● **Source extract**
Players in the report said they did not see anything from McCloughan that would compromise his job performance. Media members and fans ripped how the team handled the situation. 

“If this really was the issue, you don’t send him out the door by smearing his reputation or pointing the finger at him,” said ESPN’s Michael Smith. “This is why this team will never prosper … That is not the way you treat an employee.”

2018 — Tell the truth. Get fired.

Time and time again, Allen incorrectly pronounced his starting quarterback’s name.

In video interviews, Allen referred to Kirk Cousins with what sounded like “Kurt.” To some, it showed a lack of respect for the player who set several passing records for the franchise. Washington appeared reluctant to give the quarterback a long-term deal.

Cousins’ status with the team proved to be one of the biggest questions in the off-season. He eventually signed with the Minnesota Vikings for a fully guaranteed three-year, $84 million deal. The team replaced him with Alex Smith.

● **Task instructions**
1. List every person the Washington excerpt mentions by name, written as the excerpt gives each name.
2. Repeat word for word the part of the Washington excerpt that opens with the words containing "Players in the" and closes with "truth. Get fired.".

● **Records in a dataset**
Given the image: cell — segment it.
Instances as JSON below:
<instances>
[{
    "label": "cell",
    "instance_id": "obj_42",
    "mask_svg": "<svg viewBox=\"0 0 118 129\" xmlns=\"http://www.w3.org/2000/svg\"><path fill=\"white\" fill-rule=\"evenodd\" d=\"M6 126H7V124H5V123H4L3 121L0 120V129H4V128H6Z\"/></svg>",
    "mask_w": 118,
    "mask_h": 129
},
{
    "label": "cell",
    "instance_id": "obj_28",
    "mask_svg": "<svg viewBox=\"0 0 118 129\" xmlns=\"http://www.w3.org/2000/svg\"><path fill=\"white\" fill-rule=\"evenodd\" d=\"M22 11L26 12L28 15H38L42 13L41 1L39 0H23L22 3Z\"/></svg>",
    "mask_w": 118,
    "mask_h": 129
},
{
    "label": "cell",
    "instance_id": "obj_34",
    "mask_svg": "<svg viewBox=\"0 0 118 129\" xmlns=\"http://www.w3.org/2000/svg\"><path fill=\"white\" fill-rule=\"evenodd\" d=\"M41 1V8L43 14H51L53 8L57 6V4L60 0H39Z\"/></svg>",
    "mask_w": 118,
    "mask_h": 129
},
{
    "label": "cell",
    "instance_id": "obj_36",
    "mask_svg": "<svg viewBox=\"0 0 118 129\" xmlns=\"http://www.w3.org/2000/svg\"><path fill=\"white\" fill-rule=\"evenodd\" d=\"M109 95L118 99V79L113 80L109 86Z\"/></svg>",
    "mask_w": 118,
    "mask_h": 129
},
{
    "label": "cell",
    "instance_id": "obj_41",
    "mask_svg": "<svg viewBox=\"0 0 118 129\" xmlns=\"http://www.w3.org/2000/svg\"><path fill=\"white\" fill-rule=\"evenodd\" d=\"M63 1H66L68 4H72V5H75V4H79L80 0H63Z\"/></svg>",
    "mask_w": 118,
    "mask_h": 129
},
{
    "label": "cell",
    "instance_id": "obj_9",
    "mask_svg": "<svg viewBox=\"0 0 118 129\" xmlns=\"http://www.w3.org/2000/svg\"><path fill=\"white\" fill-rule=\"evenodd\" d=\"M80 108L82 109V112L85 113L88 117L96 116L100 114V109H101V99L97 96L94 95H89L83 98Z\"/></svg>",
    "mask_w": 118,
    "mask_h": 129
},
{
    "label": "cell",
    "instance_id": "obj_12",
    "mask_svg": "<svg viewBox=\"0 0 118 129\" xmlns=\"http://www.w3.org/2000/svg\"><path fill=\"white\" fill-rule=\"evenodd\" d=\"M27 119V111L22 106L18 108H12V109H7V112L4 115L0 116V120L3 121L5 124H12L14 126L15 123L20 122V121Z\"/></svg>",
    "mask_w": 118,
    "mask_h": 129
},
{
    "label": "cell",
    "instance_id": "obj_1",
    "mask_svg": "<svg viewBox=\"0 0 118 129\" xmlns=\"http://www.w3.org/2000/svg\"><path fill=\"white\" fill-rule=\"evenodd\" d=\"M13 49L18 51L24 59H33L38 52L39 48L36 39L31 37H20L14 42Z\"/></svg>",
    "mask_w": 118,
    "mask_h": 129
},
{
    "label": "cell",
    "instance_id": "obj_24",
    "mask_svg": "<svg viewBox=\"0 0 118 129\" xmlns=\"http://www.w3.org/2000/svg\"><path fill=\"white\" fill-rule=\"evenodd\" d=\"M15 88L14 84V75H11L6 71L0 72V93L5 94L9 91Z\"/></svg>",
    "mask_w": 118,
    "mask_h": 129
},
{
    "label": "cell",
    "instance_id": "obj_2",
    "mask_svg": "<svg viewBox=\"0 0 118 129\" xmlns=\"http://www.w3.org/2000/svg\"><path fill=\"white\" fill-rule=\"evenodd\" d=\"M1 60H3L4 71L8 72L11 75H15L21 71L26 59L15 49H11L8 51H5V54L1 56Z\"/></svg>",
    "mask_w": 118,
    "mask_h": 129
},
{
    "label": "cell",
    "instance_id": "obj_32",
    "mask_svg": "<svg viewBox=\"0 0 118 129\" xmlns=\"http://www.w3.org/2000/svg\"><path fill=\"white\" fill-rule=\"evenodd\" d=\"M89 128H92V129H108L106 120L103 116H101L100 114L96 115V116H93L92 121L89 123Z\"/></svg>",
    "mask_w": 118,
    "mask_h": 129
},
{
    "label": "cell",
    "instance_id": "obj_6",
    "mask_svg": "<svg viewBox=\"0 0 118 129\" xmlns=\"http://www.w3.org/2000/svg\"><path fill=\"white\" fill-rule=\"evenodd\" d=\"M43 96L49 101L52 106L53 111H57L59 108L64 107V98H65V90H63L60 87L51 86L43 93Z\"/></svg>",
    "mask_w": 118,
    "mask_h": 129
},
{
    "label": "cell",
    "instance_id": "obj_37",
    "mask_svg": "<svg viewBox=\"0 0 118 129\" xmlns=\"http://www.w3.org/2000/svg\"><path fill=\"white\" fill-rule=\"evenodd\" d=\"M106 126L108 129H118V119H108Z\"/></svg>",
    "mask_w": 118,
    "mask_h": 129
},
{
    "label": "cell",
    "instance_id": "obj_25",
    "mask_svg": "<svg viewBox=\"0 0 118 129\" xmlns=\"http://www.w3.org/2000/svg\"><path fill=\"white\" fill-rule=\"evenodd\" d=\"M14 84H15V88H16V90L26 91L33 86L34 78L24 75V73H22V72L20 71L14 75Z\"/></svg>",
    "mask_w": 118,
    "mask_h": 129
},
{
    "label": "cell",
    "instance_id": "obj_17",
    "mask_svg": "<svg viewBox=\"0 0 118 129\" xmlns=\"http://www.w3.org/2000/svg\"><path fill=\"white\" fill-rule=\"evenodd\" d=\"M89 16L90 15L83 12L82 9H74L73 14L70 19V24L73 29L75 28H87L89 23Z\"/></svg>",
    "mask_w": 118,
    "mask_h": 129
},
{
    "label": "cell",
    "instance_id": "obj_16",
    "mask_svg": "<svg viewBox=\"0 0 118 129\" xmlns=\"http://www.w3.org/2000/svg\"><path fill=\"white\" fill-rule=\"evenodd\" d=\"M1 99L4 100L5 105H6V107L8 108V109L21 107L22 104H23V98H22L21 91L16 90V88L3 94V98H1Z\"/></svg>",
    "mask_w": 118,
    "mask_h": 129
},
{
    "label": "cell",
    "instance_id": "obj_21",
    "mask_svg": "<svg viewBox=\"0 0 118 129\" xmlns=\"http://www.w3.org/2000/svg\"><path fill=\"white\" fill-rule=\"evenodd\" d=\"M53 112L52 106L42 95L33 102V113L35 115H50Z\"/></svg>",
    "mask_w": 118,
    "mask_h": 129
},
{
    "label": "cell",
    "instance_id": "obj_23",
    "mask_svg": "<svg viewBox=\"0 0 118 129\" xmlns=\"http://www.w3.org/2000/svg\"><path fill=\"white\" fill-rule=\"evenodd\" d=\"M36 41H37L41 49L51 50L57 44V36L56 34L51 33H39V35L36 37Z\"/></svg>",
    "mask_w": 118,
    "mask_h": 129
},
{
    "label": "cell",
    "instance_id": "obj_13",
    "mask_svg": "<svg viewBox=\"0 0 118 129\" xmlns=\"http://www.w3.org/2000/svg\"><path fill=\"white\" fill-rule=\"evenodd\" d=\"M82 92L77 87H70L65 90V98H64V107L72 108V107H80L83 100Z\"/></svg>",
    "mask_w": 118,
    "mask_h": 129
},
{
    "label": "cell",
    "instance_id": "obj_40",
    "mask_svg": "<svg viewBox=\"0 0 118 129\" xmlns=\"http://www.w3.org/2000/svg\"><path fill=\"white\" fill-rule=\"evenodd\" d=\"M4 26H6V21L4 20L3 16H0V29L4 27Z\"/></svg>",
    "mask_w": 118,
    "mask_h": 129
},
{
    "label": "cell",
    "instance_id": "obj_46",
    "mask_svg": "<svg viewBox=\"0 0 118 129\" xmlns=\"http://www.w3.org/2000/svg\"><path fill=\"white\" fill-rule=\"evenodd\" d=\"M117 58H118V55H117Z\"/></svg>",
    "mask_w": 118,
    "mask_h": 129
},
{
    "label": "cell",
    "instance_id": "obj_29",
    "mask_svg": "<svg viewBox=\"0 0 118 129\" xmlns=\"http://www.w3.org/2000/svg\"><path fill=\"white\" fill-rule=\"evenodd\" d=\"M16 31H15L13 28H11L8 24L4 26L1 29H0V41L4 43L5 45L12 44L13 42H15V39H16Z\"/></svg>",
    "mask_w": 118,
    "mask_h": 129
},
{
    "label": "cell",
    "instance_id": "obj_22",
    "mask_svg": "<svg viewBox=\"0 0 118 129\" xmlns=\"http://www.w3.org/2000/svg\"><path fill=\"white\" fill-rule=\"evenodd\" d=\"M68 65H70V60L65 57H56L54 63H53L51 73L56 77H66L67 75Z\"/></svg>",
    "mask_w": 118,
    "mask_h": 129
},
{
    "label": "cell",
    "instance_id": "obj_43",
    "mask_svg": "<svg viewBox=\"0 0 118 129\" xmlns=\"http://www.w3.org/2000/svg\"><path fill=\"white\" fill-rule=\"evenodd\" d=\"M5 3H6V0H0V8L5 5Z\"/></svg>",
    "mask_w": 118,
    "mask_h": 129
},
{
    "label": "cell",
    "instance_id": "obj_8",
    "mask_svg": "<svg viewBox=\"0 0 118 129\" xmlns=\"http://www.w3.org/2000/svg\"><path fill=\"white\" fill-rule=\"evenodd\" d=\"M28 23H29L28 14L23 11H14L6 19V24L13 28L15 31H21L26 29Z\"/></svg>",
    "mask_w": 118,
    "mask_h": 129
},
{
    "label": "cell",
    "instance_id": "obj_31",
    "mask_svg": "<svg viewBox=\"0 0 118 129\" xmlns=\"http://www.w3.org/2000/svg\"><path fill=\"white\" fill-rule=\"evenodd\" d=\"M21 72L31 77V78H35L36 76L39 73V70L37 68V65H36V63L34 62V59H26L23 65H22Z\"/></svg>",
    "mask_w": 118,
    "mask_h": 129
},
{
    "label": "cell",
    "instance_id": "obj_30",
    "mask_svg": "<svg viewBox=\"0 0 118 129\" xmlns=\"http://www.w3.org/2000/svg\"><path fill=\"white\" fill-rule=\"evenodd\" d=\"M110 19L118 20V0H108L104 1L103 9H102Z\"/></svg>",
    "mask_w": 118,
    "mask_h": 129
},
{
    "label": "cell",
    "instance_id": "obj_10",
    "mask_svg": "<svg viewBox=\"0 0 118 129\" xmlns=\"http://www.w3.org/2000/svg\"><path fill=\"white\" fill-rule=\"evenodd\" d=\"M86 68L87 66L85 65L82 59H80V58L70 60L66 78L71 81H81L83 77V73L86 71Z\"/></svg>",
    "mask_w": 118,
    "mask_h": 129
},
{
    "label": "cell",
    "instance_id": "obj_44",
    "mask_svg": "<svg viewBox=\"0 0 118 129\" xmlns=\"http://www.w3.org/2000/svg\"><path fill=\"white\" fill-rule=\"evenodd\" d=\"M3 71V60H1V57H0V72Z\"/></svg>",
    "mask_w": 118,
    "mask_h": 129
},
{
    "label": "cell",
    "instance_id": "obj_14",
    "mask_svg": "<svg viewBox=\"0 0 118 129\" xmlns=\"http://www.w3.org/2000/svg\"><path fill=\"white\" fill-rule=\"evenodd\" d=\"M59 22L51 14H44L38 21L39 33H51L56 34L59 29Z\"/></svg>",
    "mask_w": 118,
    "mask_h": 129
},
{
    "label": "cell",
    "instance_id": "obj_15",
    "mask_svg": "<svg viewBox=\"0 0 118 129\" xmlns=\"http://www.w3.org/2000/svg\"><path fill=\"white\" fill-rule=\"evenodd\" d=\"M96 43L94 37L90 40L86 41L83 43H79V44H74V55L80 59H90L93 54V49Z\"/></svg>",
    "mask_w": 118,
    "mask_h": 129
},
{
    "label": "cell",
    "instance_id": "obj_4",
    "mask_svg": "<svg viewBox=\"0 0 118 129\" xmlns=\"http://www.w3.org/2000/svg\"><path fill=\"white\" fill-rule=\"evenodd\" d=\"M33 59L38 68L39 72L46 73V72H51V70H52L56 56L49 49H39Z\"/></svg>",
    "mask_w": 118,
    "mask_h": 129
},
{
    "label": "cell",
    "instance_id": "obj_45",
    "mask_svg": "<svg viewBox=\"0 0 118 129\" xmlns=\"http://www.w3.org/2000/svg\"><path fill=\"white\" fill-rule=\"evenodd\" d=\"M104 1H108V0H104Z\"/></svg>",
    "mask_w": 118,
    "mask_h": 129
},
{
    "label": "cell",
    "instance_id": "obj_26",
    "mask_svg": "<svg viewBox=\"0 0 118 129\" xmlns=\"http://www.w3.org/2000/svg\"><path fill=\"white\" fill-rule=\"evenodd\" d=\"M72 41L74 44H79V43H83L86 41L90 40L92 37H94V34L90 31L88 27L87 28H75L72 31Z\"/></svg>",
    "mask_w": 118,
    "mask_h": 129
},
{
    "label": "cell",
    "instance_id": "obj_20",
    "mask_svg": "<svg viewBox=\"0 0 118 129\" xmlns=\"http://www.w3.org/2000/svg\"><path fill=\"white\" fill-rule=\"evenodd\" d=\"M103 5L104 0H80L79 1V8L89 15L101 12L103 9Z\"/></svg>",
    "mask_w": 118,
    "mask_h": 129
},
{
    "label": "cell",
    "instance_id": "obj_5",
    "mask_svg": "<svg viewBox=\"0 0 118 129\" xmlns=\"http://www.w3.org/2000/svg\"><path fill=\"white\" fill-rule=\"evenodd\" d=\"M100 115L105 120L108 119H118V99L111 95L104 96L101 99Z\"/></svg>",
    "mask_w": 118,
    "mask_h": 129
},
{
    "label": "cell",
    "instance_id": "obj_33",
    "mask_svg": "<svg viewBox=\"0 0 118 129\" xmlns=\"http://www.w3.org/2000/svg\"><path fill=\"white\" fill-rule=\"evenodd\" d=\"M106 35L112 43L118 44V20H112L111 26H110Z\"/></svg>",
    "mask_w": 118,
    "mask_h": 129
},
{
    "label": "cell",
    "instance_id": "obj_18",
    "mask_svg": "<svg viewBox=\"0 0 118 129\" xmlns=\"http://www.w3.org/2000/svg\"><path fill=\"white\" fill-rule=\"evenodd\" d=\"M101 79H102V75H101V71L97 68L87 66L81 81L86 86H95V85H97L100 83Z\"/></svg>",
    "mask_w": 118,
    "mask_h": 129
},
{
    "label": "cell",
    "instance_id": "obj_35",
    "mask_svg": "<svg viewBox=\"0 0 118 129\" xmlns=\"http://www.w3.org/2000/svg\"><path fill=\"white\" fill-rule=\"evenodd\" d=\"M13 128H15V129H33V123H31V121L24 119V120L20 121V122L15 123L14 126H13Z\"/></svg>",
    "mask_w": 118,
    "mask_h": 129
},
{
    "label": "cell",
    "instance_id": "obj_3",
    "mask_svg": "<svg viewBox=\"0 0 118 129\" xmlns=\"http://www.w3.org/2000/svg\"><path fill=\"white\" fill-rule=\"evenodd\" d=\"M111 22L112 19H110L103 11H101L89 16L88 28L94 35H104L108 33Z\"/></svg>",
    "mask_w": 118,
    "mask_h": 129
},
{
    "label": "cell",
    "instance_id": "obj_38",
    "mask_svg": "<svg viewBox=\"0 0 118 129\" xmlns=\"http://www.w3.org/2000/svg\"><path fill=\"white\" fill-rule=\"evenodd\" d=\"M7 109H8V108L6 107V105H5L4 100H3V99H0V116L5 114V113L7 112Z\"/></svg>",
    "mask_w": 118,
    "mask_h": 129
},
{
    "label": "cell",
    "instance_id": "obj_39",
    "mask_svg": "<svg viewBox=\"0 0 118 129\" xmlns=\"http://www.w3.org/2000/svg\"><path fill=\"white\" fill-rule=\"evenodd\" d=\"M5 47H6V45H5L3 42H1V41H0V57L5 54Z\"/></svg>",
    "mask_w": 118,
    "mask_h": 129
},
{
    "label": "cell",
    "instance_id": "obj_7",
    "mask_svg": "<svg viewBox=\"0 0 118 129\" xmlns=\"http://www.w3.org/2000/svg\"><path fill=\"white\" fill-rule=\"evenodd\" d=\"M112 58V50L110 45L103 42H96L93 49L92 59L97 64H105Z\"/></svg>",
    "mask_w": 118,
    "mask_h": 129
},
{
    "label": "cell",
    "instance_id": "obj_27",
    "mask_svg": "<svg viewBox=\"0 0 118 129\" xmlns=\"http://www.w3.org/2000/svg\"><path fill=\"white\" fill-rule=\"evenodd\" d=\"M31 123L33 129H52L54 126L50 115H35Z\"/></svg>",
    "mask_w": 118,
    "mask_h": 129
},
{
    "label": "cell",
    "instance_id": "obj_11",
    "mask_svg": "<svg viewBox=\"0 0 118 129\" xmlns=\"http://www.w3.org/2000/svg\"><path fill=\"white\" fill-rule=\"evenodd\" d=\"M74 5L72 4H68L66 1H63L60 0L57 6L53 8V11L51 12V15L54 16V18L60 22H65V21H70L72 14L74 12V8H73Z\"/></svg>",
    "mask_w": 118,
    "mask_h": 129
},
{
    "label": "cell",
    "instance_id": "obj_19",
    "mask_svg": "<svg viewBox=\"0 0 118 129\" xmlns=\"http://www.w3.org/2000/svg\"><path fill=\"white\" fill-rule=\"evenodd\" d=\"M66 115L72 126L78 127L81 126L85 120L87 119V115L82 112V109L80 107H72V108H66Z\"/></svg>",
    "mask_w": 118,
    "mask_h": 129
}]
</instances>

● **Outputs by task**
1. McCloughan, Michael Smith, Allen, Kirk Cousins, Alex Smith

2.
Players in the report said they did not see anything from McCloughan that would compromise his job performance. Media members and fans ripped how the team handled the situation. 

“If this really was the issue, you don’t send him out the door by smearing his reputation or pointing the finger at him,” said ESPN’s Michael Smith. “This is why this team will never prosper … That is not the way you treat an employee.”

2018 — Tell the truth. Get fired.